7 November 2016, No. 209, Earth, Wind & Fire, ‘Kalimba Tree (Todd Terje Edit)’

Blame MCC SELFHELP (later Ten Thousand Villages) and relatives with missionary connections to Kenya, Zaire (which is not even a place anymore), and elsewhere in Africa, because as a kid I often came in contact with mbiras on knickknack shelves, and I never thought too much of their potential. Thumb pianos were fun to screw around with, but I don’t think I ever really established a groove. Earth, Wind, and Fire, on the other hand, grew a whole tree’s worth of the things, and Todd Terje is back on our list to quantize and rearrange them.

In fact, lead singer Maurice White bought the trademark for a smaller version of the mbira, this tune’s eponymous Kalimba, after discovering it in the 1970s.

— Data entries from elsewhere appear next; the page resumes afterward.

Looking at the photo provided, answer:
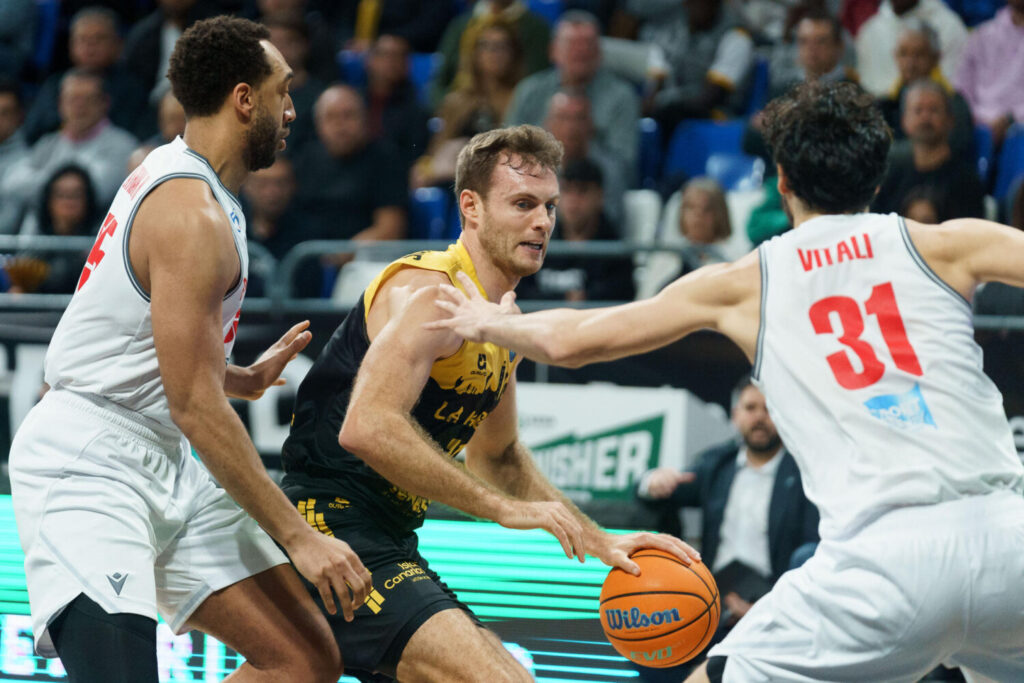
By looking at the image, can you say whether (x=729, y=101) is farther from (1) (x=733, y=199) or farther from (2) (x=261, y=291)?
(2) (x=261, y=291)

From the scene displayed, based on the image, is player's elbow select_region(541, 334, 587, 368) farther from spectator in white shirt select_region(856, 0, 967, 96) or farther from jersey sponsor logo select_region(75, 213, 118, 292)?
spectator in white shirt select_region(856, 0, 967, 96)

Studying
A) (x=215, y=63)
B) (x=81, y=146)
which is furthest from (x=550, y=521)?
(x=81, y=146)

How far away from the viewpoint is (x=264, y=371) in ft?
13.5

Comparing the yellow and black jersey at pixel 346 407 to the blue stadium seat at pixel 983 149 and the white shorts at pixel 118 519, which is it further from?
the blue stadium seat at pixel 983 149

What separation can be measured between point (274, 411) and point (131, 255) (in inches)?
128

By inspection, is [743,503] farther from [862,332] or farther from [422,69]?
[422,69]

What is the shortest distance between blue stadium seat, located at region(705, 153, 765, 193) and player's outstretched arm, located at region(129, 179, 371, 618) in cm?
556

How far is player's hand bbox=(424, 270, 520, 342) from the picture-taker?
3.35 metres

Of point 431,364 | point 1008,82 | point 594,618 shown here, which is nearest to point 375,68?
point 1008,82

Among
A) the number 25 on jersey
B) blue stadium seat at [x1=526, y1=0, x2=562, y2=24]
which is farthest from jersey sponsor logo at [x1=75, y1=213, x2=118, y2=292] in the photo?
blue stadium seat at [x1=526, y1=0, x2=562, y2=24]

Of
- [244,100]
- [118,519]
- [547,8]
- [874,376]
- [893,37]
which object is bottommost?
Result: [118,519]

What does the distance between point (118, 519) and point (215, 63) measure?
4.32 ft

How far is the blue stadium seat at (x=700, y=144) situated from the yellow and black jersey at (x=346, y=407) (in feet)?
16.8

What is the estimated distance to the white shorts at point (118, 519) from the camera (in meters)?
3.26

Also running through this edit are more of those non-lexical vocables, not nearly as good as the ones in Earth, Wind, and Fire’s too-short (and not on this list) “Brazilian Rhyme (Interlude),” but then those are some of the best vocables, non-lexical or otherwise, ever committed to wax, so at least Maurice White (who died earlier this year) is competing only with himself in that regard. 

The Kalimbas in No. 209, “Kalimba Tree (Todd Terje Edit),” play a lightly syncopated sixteenth-note pattern that gives this mid-tempo song a frantic feeling, especially on top of the long and rather dark bass synth notes. A guitar playing distorted sustains that compete with the synthesizer’s frequencies before they drift into feedback and give way to a ringing sort of riff adds to the endarkened atmosphere.

There’s a slim chance the chants in this tune mean something in some language, but I’m doubtful. “Don’t Look Any Further” by Dennis Edwards gives me pause with its approximation of Swahili, and the “Brazilian Rhyme” refrain might have originated as a reference to the Brazilian state of Bahia, but I’m assuming singing in foreign languages is not what they’re up to here. Give a listen, and you decide.

2 November 2016: Mixtape trifecta

The Halloween dust has settled (I went as the DJ from Westworld, haha), but I’m still a little late with this mixtape post, having vowed to post one on Tuesday, and now it’s half past midnight Wednesday morning. Ah well.

I’m also taking the lazy way out and reposting the first three volumes of the mixtape series rather than taking the time to upload the fourth installment. Next week for that one.

Closer to triptych than triple threat, this trifecta of mixtapes is relaxed, slowish, contemplative, and makes nice background music if you’re busy or foreground music if you want to lie back and groove.

The next mix breaks the fall color scheme and gets all crazy marbled tie-dyed looking, and the fifth starts the winter colors with a dull, icy blue, which is to say you ought to get into the deciduous-hued warm glow of this trinity before it’s displaced by something frostier.

You might also want to note bene that volumes 2 and 3 are on Soundcloud as well as Mixcloud.

27 October 2016, Lotus, ‘Basin to Benin (ft. Soul Rebels)’ b/w ‘Tarot’

I finally got around to ordering a copy of Eat the Light, the double LP from Lotus, and Jesse Miller was nice enough to include a copy of the Lotus 45 “Basin to Benin (ft. Soul Rebels)” b/w “Tarot.” Of course, now I’m torn. The B side, “Tarot,” is literally more my speed at 105 bpm or so, compared with the uptempo “Basin to Benin” clocking in around 170. Those horns, though…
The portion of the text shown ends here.